I hate watching soccer.

There. I said it. Does this make me a bad person? Does this make me woefully ill equipped to write a sports column for a major metropolitan daily? Does this mean I’m the kind of guy who cheats on his taxes, eats the last chicken leg and takes 11 items through the eight-items-or-less line at Star Market?

No, no and no. I just hate watching soccer and I’m getting pretty fed up with the guilt I’m supposed to feel. When can Americans stop apologizing and admit that it’s just not working? Kids love to play the game. Great.

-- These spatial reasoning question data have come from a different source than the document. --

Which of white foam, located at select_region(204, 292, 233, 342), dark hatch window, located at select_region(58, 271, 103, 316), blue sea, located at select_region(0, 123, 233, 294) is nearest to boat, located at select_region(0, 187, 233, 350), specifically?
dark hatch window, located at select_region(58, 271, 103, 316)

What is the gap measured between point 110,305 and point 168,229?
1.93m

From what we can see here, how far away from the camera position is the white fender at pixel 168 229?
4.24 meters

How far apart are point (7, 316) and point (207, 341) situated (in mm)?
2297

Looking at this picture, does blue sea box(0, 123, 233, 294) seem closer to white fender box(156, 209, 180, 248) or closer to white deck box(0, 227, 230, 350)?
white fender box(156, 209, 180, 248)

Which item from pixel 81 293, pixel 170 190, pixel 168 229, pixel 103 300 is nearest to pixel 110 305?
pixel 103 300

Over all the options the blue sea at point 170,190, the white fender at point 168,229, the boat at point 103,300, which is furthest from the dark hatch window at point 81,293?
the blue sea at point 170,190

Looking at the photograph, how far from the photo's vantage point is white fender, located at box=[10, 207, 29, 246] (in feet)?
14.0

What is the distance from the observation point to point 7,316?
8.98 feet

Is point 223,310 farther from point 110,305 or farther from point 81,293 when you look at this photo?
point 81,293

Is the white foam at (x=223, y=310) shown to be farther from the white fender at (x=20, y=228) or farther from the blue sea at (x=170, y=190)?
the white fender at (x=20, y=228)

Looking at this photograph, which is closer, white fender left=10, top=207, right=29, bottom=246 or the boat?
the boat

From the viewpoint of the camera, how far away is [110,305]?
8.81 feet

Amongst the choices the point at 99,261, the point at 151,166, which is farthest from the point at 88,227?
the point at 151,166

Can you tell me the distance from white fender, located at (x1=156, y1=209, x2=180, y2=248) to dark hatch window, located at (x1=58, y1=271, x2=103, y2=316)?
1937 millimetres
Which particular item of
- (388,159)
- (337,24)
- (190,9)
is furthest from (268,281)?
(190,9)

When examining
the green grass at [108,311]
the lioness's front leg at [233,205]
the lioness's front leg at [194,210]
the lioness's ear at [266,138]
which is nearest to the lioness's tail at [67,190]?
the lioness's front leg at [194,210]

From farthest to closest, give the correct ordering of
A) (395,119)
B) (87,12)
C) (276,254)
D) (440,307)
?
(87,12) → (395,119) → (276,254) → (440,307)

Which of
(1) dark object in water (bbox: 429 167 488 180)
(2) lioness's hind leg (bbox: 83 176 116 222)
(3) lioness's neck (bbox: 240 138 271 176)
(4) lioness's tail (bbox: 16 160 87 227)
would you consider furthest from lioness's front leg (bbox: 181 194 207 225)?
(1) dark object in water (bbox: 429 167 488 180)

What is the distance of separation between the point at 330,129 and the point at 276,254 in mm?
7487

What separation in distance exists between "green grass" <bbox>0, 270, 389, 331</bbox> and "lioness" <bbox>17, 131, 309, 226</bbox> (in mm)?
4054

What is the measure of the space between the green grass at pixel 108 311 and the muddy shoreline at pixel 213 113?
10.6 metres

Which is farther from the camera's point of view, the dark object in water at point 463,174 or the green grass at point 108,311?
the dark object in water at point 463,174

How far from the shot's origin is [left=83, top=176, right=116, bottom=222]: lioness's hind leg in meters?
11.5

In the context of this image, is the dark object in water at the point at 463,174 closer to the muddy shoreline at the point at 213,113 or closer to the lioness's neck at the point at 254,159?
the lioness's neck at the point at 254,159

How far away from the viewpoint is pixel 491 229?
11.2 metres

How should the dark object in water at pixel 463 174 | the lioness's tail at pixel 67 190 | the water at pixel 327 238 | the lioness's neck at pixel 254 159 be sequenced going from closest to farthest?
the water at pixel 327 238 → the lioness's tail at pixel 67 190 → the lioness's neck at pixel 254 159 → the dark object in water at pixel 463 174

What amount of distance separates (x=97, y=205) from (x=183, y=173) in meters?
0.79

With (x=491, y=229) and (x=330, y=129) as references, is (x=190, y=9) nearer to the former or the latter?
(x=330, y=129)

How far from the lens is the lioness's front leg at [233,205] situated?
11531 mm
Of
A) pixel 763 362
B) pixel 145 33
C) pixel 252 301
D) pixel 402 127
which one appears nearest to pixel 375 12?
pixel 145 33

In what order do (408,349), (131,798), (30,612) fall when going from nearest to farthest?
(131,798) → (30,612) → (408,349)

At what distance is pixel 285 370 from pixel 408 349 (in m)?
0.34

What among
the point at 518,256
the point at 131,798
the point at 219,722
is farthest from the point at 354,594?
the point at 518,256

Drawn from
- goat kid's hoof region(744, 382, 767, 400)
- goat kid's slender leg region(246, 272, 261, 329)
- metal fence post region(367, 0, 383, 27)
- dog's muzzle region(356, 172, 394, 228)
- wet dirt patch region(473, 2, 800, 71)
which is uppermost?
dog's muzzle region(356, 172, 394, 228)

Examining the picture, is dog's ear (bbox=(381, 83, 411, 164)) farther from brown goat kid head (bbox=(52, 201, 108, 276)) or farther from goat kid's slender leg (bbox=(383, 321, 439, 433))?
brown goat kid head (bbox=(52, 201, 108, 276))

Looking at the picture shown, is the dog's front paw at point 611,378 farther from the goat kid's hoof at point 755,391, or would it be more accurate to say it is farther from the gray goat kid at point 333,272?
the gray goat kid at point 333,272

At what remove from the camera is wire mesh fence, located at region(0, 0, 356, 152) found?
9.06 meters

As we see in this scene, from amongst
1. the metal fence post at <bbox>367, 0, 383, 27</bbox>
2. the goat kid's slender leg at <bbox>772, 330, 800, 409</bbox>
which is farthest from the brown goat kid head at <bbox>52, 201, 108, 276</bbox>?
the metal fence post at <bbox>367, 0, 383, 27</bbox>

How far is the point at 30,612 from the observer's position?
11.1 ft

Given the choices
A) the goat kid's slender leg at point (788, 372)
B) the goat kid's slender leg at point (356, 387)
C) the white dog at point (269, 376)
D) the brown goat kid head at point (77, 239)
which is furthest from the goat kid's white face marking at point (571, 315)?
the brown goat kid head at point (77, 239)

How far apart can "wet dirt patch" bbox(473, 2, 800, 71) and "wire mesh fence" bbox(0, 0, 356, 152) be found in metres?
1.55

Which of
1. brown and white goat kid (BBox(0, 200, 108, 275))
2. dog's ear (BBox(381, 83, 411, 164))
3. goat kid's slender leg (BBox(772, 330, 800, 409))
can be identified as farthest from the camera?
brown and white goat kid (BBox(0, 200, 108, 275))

Does that mean we have to pretend it’ll someday be a major spectator sport in this country?

So Dan Shaughnessy clearly hates soccer, hates its fans, hates everything about it… except for that one time he didn’t?  Except for that one time he admitted that soccer had “arrived”? What gives?  Here’s more from Shaughnessy’s brief love affair with the sport in 2011…

Last Sunday’s game against Brazil goes right up there as one of the great sporting events of this, or any year. It might not be USA hockey’s victory over Russia in Lake Placid in 1980, but it’s on the medal platform. It was a terrific demonstration of athleticism and the American spirit of never quitting.

So maybe it’s just a USA thing instead of a soccer thing… but if Dan Shaughnessy hated soccer so much, why did he fall in love with the USWNT?  Why would he claim that soccer had arrived as a sport and then just three years later go back to the same tired arguments against it straight from 1990.

Dan Shaughnessy, 2011: Soccer has arrived.
Dan Shaughnessy, 2014: Soccer is not a mainstream professional sport.

WHICH IS IT DAN?!?!  I need your Sports Columnist Opinion from on high so I can decide what to think because I’m too helpless to do it for myself!

Take a moment and ask yourself what makes someone tick who feels the need to tell millions of people that they hate something you love.  And then take a moment and ask what makes someone tick when they flip flop so violently on the same subject.

Furthermore, why does this always happen in regards to soccer?  You don’t see these columns during the NBA or NHL Playoffs, or the Olympics, or the Ryder Cup.  It’s just plain bizarre that so many people (including this columnist and scores of Twitter trolls) feel the need to tell you how much they hate soccer if you happen to like it.

It would be like someone who didn’t like dogs running up to everyone walking their puppy on the street and telling them how much they hated you and their adorable little friend.  That’s what Dan Shaughnessy is basically doing here.  Yelling at cute puppies.